The Kittel equation for ferromagnetic resonance governs the relationship between microwave excitation frequency and resonant applied magnetic field for fields applied normal to the thin film plane:

$$\left(\frac{\omega }{\gamma }\right)={\mu }_0(H_{\text{res}}+H_{\text{eff}}),$$ (1)

where γ = γμ_B/ħ is the gyromagnetic ratio, γ is the γ-factor, μ_B is the Bohr magneton, ħ is the reduced Planck constant, μ₀ is the vacuum permeability and H_eff = 2K₁/M_S − M_S is the effective perpendicular anisotropy (comprising the uniaxial anisotropy and the saturation magnetization). In Fig. 2, we present a series of out–of–plane field swept absorption spectra at frequencies between 14 GHz and 50 GHz for the free layer of the pMTJ film. The ferromagnetic resonance field and linewidth are obtained by fitting the absorption data to the sum of symmetric and asymmetric derivative Lorentzian lineshapes, enabling the determination of the resonance field and the linewidth at each frequency.

FIG. 2.

Representative derivative microwave absorption signal (d_χ/dH) versus applied out–of–plane magnetic field μ₀H for rf excitation frequencies between 14 GHz and 49 GHz (solid triangle markers). Best-fit lines (solid lines) to the lineshapes reflect a combination of symmetric and asymmetric derivative Lorentzians. Vertical offsets were added to better visually distinguish between spectral lines and reflect a linear in frequency additive shift.

Figure 3 shows the frequency–dependence of the ferromagnetic resonance field and the linewidth. Applying the Kittel relation from Eq. 1, we obtain a best-fit curve to the resonance field versus frequency data in Fig. 3(a), from which we use an asymptotic frequency analysis method to estimate μ₀H_eff = 0.349 T ± 0.003 T and g = 2.180 ± 0.004.⁷ Uncertainty in the best–fit parameters comprises the standard uncertainty from a least–squares fit to Eq. 1 and the uncertainty in the precision of the measured field values. Finally, we arrive at a positivevalue for H_eff that agrees with the observed perpendicular magnetization of the FL in this film.

FIG. 3.

(a) Out–of–plane resonance field versus ferromagnetic resonance absorption frequency and (b) Linewidth versus ferromagnetic resonance absorption frequency.

The linewidth versus frequency for fields applied out–of–plane is expected to have the following linear relationship⁸:

$$\mathrm{\Delta }H=\frac{4\pi \alpha f}{\gamma {\mu }_0}+\mathrm{\Delta }{H}_0,$$ (2)
★ ★ ★ ★ ★ ★ ★
Set problem 1: According to the ferromagnetic resonance passage, what value is estimated for μ₀H_eff?

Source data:
★ ★ ★ ★ ★ ★ ★
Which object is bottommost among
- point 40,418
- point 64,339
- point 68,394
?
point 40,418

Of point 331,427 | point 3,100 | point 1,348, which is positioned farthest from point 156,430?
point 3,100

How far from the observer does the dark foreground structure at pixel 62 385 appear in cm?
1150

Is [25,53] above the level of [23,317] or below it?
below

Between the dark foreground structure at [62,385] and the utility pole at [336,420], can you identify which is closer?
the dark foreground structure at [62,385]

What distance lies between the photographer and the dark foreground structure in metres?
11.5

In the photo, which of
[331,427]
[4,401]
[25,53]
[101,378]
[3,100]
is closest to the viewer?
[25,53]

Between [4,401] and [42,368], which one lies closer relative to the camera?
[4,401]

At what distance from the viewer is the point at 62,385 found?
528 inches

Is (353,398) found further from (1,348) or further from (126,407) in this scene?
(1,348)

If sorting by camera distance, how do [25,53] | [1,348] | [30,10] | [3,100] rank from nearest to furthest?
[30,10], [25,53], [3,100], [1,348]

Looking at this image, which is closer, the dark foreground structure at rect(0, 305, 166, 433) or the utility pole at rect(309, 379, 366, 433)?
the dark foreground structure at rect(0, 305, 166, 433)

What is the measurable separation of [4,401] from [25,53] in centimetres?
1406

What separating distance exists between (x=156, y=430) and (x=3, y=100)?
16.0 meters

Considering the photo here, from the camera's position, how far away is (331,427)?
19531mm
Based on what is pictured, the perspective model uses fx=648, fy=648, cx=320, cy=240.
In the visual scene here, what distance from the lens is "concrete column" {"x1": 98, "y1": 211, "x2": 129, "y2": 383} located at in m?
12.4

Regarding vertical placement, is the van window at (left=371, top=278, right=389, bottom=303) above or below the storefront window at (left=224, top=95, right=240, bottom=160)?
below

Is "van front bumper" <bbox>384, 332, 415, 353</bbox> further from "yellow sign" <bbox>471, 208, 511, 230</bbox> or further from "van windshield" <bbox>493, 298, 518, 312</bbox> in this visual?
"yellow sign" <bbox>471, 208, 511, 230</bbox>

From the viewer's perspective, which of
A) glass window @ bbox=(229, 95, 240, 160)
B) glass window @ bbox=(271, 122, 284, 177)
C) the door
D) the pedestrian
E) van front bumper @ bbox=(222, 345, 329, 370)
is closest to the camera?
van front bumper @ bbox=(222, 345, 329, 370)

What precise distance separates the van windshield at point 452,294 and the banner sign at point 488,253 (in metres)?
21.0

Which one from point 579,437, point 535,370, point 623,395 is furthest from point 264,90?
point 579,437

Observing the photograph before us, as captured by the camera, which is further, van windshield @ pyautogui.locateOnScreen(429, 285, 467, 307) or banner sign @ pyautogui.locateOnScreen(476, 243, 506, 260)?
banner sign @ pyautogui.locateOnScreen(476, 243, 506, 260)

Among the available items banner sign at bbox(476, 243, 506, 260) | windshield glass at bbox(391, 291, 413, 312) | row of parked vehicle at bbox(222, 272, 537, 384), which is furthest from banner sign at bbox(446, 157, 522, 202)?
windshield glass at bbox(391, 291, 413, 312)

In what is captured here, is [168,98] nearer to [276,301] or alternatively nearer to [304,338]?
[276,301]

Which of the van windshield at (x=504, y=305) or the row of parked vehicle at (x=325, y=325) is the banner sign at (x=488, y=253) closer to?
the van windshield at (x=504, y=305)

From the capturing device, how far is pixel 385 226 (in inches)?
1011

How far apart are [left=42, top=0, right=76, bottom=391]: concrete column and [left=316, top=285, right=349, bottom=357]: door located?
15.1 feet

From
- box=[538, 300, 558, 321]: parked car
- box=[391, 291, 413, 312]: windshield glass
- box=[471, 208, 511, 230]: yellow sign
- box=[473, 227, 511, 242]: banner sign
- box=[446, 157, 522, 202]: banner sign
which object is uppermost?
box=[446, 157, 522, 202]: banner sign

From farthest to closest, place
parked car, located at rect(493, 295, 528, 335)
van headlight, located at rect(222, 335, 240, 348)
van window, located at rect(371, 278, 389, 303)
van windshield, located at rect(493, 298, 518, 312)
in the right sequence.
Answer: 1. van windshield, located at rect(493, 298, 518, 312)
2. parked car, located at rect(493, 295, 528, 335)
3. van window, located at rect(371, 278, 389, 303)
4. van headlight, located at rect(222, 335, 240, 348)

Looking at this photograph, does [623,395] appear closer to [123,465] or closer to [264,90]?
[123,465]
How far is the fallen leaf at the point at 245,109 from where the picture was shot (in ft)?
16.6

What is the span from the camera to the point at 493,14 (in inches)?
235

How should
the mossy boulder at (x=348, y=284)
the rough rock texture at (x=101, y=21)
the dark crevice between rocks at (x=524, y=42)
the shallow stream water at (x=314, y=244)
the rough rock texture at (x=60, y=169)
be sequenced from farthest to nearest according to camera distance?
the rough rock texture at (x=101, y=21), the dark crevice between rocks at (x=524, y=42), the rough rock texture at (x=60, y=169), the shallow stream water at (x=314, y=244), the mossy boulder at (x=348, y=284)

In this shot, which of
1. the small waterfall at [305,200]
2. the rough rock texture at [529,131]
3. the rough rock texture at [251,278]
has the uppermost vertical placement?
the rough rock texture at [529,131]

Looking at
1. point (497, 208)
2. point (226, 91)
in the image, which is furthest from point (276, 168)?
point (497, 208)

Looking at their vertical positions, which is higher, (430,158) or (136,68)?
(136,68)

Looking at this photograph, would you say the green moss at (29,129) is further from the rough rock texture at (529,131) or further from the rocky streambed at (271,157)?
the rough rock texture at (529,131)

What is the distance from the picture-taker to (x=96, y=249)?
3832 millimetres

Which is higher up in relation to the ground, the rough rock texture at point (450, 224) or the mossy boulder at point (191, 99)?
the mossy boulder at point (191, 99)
★ ★ ★ ★ ★ ★ ★
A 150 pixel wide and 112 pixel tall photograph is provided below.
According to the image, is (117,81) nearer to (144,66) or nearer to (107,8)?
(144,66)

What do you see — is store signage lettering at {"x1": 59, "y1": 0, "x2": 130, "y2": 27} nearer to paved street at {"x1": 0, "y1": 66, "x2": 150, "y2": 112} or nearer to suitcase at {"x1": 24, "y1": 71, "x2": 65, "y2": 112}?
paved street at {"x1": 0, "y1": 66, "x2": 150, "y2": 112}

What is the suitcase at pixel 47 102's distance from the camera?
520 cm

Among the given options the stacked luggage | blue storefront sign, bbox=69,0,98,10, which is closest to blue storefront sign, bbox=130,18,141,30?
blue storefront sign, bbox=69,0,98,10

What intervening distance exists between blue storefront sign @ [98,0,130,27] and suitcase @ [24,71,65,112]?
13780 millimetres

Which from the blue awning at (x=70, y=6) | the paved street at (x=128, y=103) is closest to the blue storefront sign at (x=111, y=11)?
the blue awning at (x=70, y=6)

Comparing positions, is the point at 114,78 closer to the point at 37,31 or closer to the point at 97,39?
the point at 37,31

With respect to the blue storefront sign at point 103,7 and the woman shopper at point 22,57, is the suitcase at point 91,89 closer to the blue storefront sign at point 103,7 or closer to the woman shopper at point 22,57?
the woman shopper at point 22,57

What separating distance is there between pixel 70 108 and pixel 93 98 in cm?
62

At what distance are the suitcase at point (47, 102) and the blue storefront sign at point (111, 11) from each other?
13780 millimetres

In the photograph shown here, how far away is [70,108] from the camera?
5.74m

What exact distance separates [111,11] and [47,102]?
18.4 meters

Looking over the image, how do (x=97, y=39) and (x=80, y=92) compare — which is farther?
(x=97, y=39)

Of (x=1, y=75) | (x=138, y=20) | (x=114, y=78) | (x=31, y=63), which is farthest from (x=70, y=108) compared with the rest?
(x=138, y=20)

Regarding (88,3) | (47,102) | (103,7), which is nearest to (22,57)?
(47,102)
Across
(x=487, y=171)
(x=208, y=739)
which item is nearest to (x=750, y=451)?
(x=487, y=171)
★ ★ ★ ★ ★ ★ ★
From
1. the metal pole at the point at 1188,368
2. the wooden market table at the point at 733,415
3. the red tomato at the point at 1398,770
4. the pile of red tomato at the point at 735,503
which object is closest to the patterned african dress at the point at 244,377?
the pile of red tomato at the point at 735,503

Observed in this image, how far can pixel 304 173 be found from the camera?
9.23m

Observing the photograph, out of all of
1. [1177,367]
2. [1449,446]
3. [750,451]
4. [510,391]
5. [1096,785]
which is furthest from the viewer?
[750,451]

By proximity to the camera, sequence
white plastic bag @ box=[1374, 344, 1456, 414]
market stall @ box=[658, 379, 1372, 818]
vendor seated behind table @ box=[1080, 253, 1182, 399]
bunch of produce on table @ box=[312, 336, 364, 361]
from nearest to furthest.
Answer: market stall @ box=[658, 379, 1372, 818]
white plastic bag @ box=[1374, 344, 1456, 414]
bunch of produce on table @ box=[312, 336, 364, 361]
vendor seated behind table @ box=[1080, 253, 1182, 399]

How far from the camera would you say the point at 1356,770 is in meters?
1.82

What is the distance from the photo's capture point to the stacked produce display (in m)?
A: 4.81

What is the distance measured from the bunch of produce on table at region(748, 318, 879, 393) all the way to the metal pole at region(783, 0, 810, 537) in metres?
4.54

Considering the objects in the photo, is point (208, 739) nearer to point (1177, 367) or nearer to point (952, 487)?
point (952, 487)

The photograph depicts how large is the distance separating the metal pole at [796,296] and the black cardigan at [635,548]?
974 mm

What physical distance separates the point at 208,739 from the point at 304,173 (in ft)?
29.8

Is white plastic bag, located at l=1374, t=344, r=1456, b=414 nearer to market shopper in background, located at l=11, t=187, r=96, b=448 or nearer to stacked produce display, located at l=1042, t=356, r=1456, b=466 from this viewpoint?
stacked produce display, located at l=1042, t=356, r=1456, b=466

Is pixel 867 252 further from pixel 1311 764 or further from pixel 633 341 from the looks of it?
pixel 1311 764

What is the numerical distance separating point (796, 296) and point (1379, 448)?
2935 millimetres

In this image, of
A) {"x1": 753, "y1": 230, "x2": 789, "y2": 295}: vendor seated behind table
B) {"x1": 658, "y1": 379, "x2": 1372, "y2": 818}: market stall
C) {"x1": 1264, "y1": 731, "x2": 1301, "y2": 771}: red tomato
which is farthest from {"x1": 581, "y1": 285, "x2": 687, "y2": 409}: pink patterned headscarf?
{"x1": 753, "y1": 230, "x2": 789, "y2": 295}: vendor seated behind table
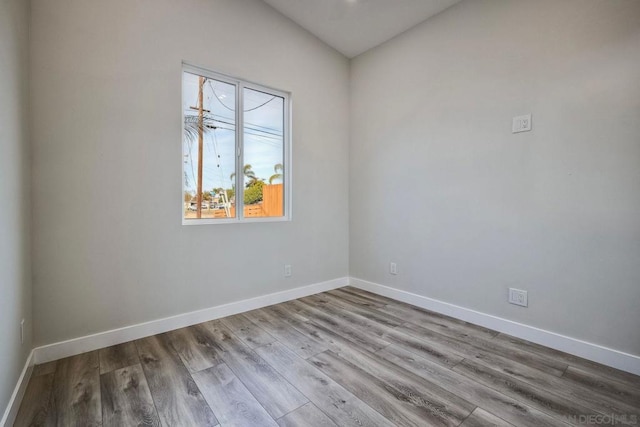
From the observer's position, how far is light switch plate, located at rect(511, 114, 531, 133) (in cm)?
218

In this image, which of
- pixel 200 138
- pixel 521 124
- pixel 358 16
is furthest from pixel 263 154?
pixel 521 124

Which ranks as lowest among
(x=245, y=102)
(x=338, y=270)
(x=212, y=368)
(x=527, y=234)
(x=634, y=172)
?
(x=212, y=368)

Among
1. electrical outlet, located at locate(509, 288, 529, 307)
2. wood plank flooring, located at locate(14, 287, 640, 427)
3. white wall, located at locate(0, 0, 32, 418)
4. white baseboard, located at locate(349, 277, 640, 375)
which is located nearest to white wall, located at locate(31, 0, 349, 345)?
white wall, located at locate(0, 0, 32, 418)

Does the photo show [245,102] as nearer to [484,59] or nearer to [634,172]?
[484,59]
★ ★ ★ ★ ★ ★ ★
Set problem 2: From the rows, copy the lines beginning with the line containing "At what distance are" and continuing through the line containing "18.4 meters".

Full answer 1: 0.349 T ± 0.003 T

Full answer 2:
At what distance are the suitcase at point (47, 102) and the blue storefront sign at point (111, 11) from each other?
13780 millimetres

In the photograph shown here, how far away is [70,108] from the camera?
5.74m

What exact distance separates [111,11] and [47,102]?
18.4 meters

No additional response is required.